TASK GOAL
Return each line of the material below word for word, omitting the pictures.

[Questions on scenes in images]
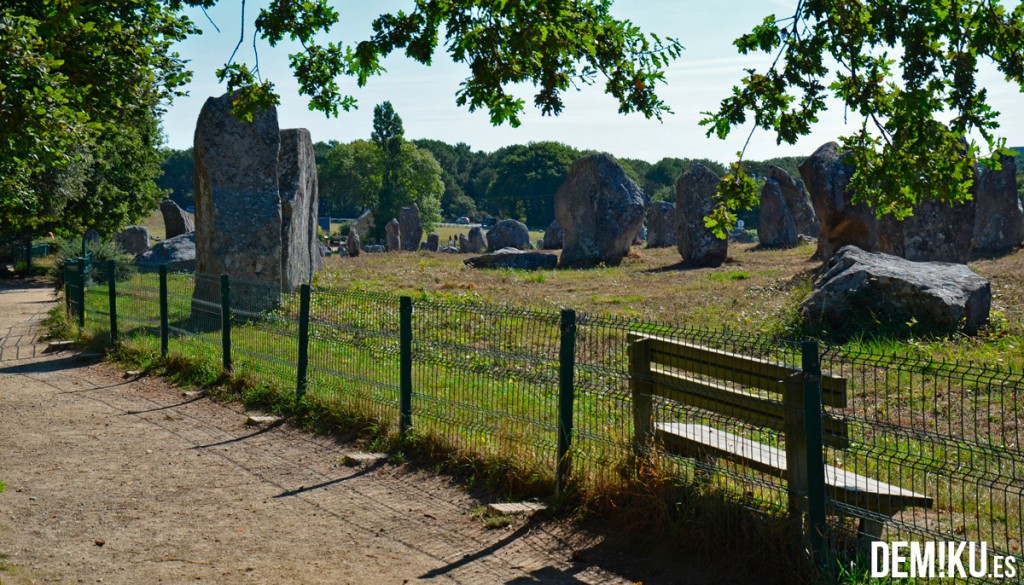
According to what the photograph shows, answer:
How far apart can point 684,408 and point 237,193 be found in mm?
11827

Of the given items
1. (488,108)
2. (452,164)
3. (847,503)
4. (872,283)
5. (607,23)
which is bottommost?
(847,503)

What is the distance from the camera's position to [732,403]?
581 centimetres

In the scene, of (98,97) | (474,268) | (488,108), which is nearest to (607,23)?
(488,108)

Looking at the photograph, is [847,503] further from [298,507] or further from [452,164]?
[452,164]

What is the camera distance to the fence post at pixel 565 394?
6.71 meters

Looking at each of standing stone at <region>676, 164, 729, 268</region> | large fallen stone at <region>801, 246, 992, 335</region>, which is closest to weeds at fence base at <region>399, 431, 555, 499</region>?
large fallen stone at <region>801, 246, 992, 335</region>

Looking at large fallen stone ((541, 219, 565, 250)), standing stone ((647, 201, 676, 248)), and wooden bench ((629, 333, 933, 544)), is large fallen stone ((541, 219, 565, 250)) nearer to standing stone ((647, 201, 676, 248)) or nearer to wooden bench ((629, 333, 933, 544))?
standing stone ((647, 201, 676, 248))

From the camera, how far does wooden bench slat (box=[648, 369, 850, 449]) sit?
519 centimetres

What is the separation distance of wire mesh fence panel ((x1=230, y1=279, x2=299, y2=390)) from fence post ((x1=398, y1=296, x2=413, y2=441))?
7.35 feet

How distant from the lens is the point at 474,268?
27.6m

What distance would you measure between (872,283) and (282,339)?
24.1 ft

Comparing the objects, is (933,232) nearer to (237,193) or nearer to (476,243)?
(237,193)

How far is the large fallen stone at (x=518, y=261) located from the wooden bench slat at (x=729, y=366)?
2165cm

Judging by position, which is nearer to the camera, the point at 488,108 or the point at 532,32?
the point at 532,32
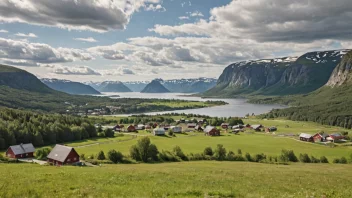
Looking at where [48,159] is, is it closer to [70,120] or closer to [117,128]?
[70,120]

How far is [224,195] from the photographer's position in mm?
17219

PROBLEM SOLUTION
According to what the photograph shows, answer:
How far apart can point 684,408 and point 237,193 be found in mm?
11827

Of the given items
1. (488,108)
2. (452,164)
3. (847,503)
4. (872,283)
5. (607,23)
which is bottommost?
(847,503)

What is the distance from the camera's position to [732,403]?
581 centimetres

In the scene, of (98,97) | (474,268) | (488,108), which is nearest to (607,23)?
(488,108)

Looking at the photograph, is [847,503] further from [298,507] or further from [452,164]?
[452,164]

What is the camera distance to the fence post at pixel 565 394?
6.71 meters

Looking at each of standing stone at <region>676, 164, 729, 268</region> | large fallen stone at <region>801, 246, 992, 335</region>, which is closest to weeds at fence base at <region>399, 431, 555, 499</region>?
large fallen stone at <region>801, 246, 992, 335</region>

Looking at large fallen stone ((541, 219, 565, 250)), standing stone ((647, 201, 676, 248)), and wooden bench ((629, 333, 933, 544)), is large fallen stone ((541, 219, 565, 250)) nearer to standing stone ((647, 201, 676, 248)) or nearer to wooden bench ((629, 333, 933, 544))?
standing stone ((647, 201, 676, 248))

From the camera, how far does wooden bench slat (box=[648, 369, 850, 449]) sit?
519 centimetres

What is the separation distance of wire mesh fence panel ((x1=230, y1=279, x2=299, y2=390)) from fence post ((x1=398, y1=296, x2=413, y2=441))?
7.35 feet

How distant from the lens is the point at 474,268?
27.6m

What distance would you measure between (872,283) and (282,339)?
24.1 ft

Comparing the objects, is (933,232) nearer to (237,193) or nearer to (476,243)?
(237,193)

How far is the large fallen stone at (x=518, y=261) located from the wooden bench slat at (x=729, y=366)?
2165cm

Judging by position, which is nearer to the camera, the point at 488,108 or the point at 532,32?
the point at 532,32
Looking at where [48,159] is, is it closer to [70,120] or closer to [117,128]?
[70,120]

How far is [224,195] from the photographer's position in mm?
17219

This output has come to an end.